Experiments are already underway. The Bahamas launched the Sand Dollar, Nigeria the eNaira, and China is testing its e-CNY in millions of businesses. The European Central Bank projects a digital euro by 2026.

The driving force here is DLT: it enables programmable payments, international interoperability, and faster settlements. But the challenge is significant: what happens if citizens abandon commercial banks to keep all their money in the central bank? The CBDC promises efficiency, but it also opens a debate about privacy and financial stability.

Stablecoins: the private revolution is here

While CBDCs are still just a promise, stablecoins are a reality.
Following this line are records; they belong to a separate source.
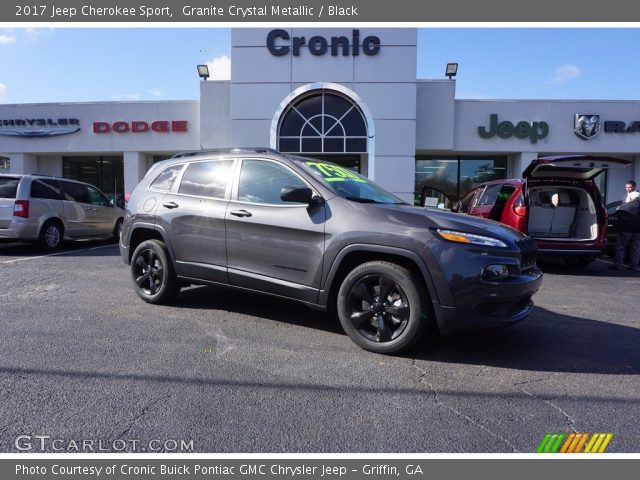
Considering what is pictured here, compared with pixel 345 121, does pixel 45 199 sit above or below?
below

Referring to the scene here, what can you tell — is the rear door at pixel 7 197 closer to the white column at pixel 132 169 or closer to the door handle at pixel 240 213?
the door handle at pixel 240 213

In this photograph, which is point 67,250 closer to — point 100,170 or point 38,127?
point 38,127

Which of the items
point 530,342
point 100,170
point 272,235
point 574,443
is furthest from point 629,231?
point 100,170

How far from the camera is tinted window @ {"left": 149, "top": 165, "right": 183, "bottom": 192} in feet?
16.8

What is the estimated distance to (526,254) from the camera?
→ 374 centimetres

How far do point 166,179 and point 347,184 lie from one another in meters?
2.35

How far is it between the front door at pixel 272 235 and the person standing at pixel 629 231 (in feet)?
25.6

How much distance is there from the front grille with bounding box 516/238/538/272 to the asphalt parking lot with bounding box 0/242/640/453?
782 millimetres

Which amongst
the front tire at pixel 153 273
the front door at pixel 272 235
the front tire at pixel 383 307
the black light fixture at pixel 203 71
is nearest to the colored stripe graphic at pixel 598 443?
the front tire at pixel 383 307

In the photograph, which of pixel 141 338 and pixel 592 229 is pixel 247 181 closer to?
→ pixel 141 338

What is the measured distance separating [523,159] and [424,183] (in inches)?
168

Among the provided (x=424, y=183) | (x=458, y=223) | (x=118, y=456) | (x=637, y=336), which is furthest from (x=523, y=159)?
(x=118, y=456)

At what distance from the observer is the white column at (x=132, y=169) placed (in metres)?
19.3

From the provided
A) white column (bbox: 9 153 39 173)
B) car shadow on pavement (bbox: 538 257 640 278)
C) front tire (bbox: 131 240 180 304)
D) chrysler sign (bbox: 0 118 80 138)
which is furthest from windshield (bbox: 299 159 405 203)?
white column (bbox: 9 153 39 173)
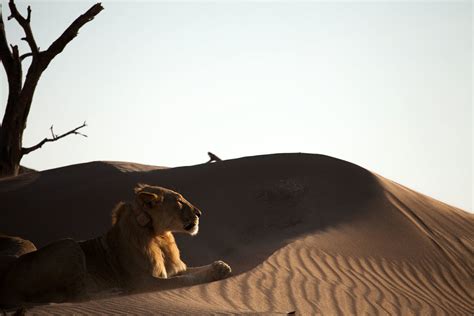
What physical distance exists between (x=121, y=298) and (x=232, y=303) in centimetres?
130

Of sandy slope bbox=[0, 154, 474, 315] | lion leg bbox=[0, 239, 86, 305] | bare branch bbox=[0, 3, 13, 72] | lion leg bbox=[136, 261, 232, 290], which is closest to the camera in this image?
lion leg bbox=[0, 239, 86, 305]

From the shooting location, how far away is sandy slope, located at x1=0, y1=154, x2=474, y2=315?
9977mm

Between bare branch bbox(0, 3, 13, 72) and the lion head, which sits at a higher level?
bare branch bbox(0, 3, 13, 72)

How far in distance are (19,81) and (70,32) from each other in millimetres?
2019

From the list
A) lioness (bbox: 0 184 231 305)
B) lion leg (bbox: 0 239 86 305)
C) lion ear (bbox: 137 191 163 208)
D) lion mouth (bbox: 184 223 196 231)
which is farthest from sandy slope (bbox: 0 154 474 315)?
lion ear (bbox: 137 191 163 208)

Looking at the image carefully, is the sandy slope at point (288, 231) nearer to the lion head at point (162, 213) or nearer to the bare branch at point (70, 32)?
the lion head at point (162, 213)

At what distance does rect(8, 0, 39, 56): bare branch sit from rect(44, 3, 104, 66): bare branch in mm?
370

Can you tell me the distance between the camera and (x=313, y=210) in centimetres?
1486

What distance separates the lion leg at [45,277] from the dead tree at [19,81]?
13.3m

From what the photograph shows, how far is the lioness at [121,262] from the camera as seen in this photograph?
920 cm

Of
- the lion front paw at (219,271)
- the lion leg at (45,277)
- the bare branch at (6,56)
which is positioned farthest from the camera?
the bare branch at (6,56)

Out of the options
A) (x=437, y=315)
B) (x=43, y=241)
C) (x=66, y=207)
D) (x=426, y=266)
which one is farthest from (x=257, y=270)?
(x=66, y=207)

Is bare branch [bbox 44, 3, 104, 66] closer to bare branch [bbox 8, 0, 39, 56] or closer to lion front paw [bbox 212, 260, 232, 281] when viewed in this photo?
bare branch [bbox 8, 0, 39, 56]

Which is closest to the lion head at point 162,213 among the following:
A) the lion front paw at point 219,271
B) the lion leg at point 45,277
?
the lion front paw at point 219,271
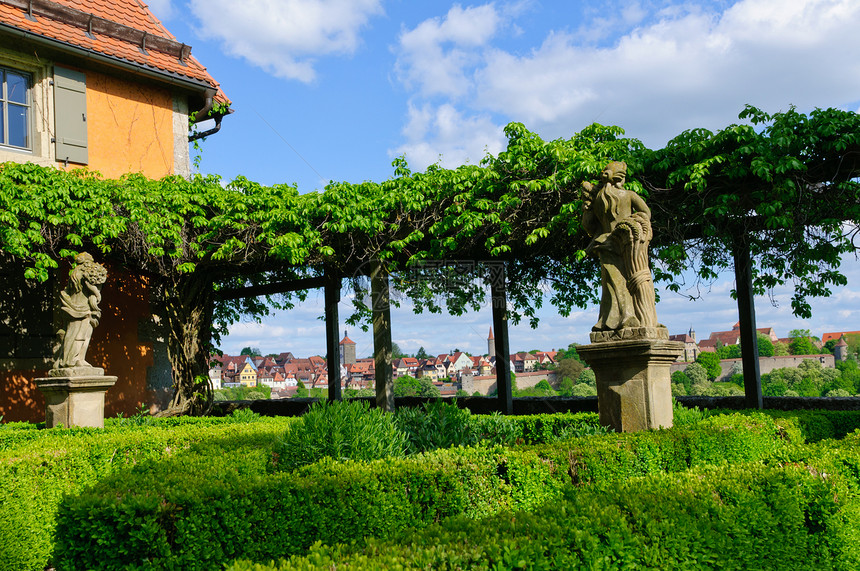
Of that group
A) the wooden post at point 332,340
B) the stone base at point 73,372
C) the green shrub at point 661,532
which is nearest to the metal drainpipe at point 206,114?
the wooden post at point 332,340

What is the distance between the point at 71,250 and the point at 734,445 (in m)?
9.54

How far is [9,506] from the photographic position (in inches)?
217

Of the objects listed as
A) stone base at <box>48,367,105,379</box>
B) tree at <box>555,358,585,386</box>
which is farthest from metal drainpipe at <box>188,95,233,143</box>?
tree at <box>555,358,585,386</box>

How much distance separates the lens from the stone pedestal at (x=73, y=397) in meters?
8.70

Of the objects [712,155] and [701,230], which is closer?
[712,155]

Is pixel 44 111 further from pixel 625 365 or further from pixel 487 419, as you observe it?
pixel 625 365

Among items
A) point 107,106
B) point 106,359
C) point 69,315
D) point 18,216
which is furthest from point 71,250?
point 107,106

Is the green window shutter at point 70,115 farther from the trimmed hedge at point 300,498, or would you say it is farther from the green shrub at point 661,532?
the green shrub at point 661,532

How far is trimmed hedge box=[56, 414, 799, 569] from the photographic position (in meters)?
3.61

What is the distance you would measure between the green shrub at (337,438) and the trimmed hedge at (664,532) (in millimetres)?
2216

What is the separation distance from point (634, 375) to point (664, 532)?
11.4ft

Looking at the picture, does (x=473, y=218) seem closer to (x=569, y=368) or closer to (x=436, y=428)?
(x=436, y=428)

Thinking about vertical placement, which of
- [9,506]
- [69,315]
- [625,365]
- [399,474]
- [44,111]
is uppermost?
[44,111]

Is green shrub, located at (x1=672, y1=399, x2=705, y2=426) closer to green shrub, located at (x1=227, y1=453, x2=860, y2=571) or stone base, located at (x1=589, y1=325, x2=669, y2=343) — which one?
stone base, located at (x1=589, y1=325, x2=669, y2=343)
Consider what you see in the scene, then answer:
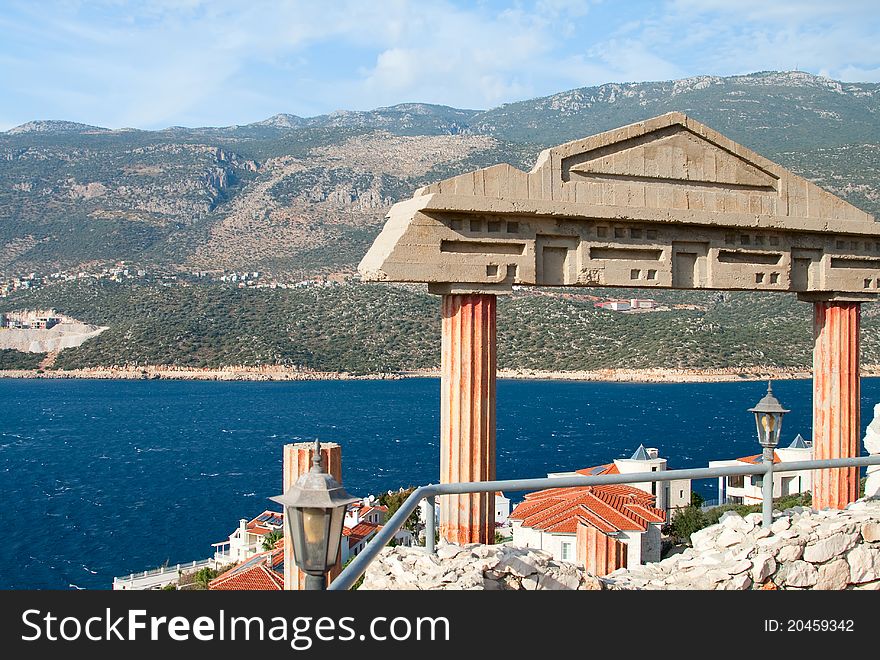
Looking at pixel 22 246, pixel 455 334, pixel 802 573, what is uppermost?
pixel 22 246

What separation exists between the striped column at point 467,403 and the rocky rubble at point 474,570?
127 cm

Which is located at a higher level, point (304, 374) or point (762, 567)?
point (762, 567)

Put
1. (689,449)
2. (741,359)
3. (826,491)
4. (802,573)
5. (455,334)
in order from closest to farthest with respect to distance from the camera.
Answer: (802,573)
(455,334)
(826,491)
(689,449)
(741,359)

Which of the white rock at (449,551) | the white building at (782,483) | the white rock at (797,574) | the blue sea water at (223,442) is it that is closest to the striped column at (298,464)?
the white rock at (449,551)

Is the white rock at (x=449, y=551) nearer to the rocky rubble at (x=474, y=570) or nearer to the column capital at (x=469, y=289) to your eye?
the rocky rubble at (x=474, y=570)

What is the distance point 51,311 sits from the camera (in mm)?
108312

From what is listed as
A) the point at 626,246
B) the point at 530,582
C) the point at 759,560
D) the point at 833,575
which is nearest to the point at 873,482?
the point at 833,575

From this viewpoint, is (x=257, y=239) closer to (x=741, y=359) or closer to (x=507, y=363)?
(x=507, y=363)

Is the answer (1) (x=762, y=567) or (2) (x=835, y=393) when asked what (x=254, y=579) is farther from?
(1) (x=762, y=567)

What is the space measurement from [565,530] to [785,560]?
27.1 ft

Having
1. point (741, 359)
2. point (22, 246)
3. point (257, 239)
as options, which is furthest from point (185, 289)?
point (741, 359)

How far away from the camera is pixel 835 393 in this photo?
8.80 metres
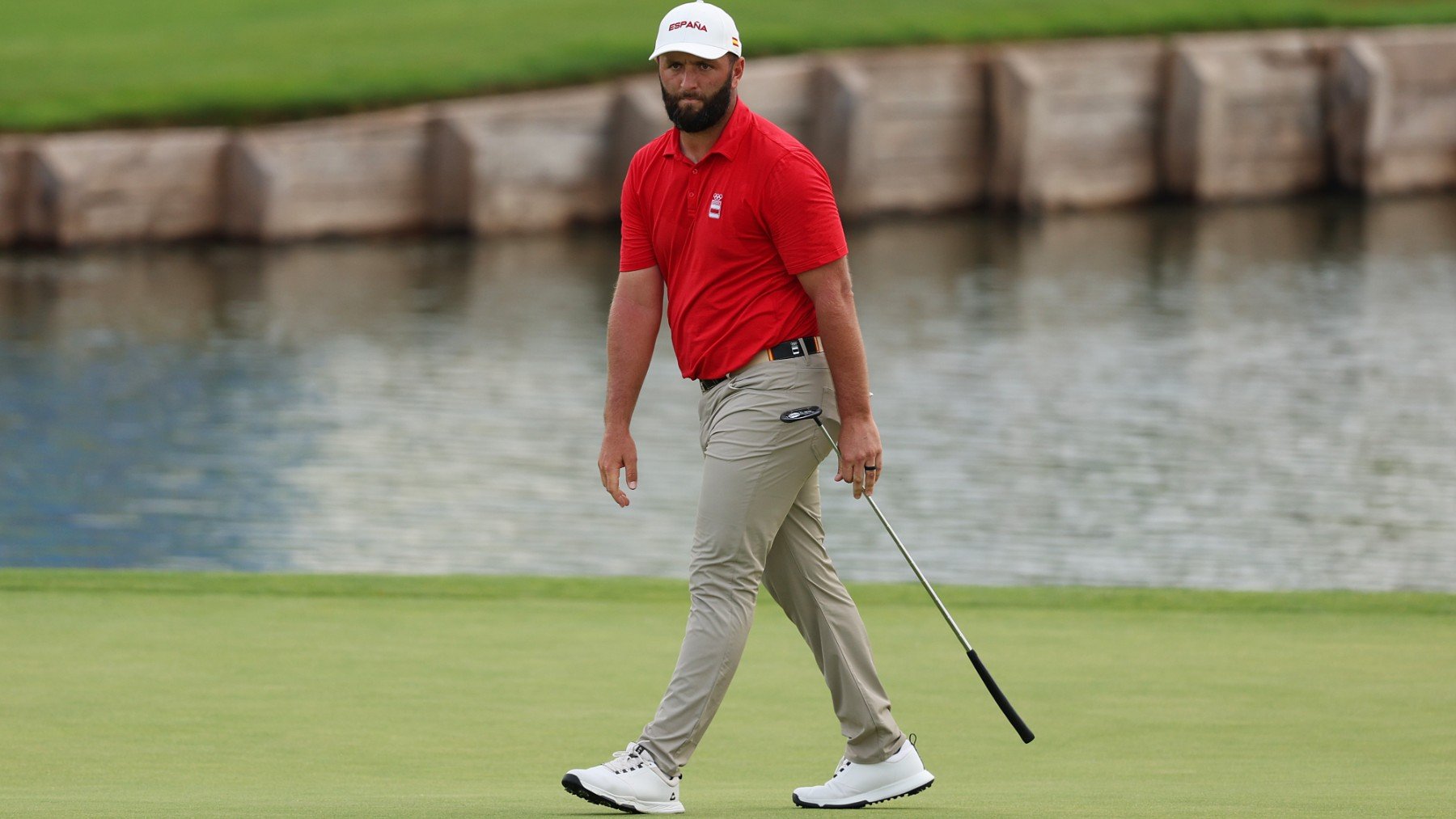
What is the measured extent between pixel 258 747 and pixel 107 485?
7.84m

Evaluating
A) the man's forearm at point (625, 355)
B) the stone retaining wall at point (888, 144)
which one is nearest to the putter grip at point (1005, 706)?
the man's forearm at point (625, 355)

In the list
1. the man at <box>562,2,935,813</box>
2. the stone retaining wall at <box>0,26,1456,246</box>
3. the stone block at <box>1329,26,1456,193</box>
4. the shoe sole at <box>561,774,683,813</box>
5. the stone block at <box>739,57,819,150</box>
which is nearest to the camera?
the shoe sole at <box>561,774,683,813</box>

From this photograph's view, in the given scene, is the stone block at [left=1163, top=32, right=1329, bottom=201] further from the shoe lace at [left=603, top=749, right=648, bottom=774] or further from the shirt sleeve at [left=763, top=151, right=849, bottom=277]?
the shoe lace at [left=603, top=749, right=648, bottom=774]

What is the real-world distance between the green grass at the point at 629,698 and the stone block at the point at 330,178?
14259mm

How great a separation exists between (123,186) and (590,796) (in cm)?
1802

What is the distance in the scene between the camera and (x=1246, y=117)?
2527cm

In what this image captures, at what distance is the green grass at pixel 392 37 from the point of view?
21969 mm

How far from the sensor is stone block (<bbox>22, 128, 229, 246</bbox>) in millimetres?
20578

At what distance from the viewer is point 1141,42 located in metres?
24.7

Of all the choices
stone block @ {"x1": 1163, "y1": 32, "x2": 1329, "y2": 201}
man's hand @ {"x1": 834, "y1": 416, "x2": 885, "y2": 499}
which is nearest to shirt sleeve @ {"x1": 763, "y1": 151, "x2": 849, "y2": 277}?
man's hand @ {"x1": 834, "y1": 416, "x2": 885, "y2": 499}

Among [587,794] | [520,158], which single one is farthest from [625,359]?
[520,158]

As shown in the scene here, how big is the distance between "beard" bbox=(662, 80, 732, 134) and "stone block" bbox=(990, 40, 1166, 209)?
19.4 meters

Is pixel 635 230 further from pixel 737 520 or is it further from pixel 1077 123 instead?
pixel 1077 123

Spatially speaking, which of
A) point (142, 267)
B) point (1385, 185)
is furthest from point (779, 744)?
point (1385, 185)
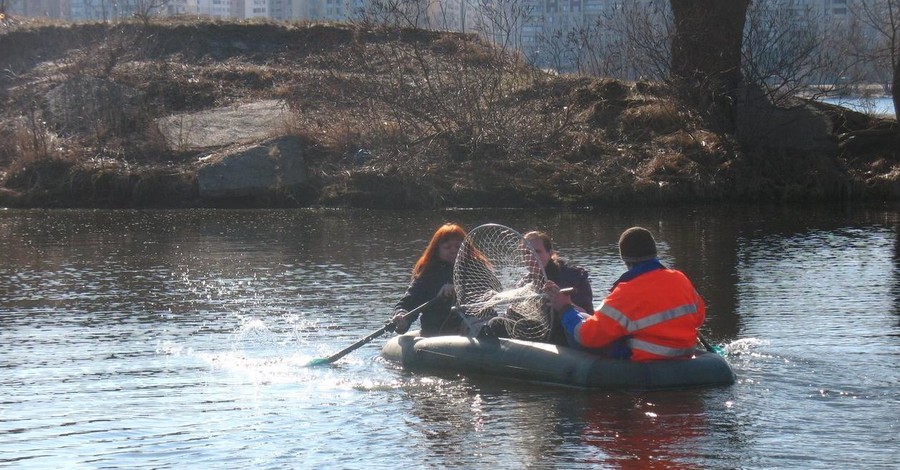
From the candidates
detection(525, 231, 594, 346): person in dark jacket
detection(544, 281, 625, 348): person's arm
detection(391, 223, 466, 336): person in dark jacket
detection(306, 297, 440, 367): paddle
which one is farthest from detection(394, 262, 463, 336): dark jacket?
detection(544, 281, 625, 348): person's arm

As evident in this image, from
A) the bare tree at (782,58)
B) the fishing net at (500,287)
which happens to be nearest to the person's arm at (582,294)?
the fishing net at (500,287)

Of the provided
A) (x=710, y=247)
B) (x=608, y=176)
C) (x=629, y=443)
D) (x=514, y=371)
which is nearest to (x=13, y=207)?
(x=608, y=176)

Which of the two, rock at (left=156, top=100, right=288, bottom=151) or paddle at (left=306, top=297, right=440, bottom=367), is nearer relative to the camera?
paddle at (left=306, top=297, right=440, bottom=367)

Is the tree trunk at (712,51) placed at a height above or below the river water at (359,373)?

Tokens like USDT (Tether) and USDC (Circle) already move more than $27 trillion a year, surpassing even Visa’s trading volume.

Why such widespread adoption?

  • They’re fast.
  • They’re cheap.
  • They work the same in New York as in Singapore.

 

Stablecoins are issued by private companies, backed (in theory) by reserves in dollars or other safe assets. DLT isn’t an add-on: it’s their essence. They exist because they live on blockchains like Ethereum, Tron, and Solana.

But it’s not all sunshine and roses. Trust in issuers is their Achilles’ heel: are they truly backed 1:1 by fiat currency? Regulators around the world—from Europe with MiCA to the US with the GENIUS Act—are seeking to impose clear rules.

Cryptocurrencies: the laboratory of digital money

Bitcoin was born with a promise: “to be money without banks.” Fifteen years later, it has become more of an investment asset than a means of payment.

The roles are different:

  • Miners and validators secure the network.
  • Open communities maintain the protocols.
  • Exchanges connect the user to the ecosystem.

 

DLT is everything here: Bitcoin and Ethereum are blockchains. They have brought smart contracts, the rise of DeFi, and the idea that money can truly be decentralized.

However, volatility and high transaction costs mean that, for now, they are more useful for speculation or innovation than for paying for a coffee.

Parallel ecosystems: the “highways” of digital Fiat

Beyond the different types of money, there are ecosystems that primarily move fiat currency but have transformed the payment experience. Electronic money (PayPal, M-Pesa, Revolut), big tech networks (Apple Pay, Alipay, WeChat Pay), and national instant payment systems (PIX in Brazil, UPI in India, FedNow in the US) are examples of infrastructures that don’t create new money but do redefine how fiat currency circulates. Local currencies and loyalty programs also coexist, functioning as quasi-currencies in limited environments. These ecosystems are essential for understanding the evolution of payments: they don’t compete with fiat, CBDCs, or stablecoins, but rather expand the “highways” along which value flows.

The four models under scrutiny

  • Fiat: will continue to dominate, with DLT improving the infrastructure.

  • CBDC: can redefine the relationship between citizens and sovereign money.

  • Stablecoins: are already part of everyday global digital payments.

  • Cryptocurrencies: pioneers and a laboratory for innovation, although impractical for mass payments.

In all cases, DLT acts as an accelerator: greater speed, greater traceability, and new ways to schedule transactions.

 

A new path: towards a hybrid system

The future of money will not be exclusive, but hybrid. Fiat will remain the backbone; CBDCs will add a layer of digital sovereignty; stablecoins will facilitate global, real-time payments; and cryptocurrencies will continue to drive innovation.

What’s at stake is not just the efficiency of payments, but also trust and monetary sovereignty. The challenge will be finding the balance between technological innovation, financial stability, and citizens’ rights.

The truth is, the world of payments will never be the same again: the era of digital money is here to stay.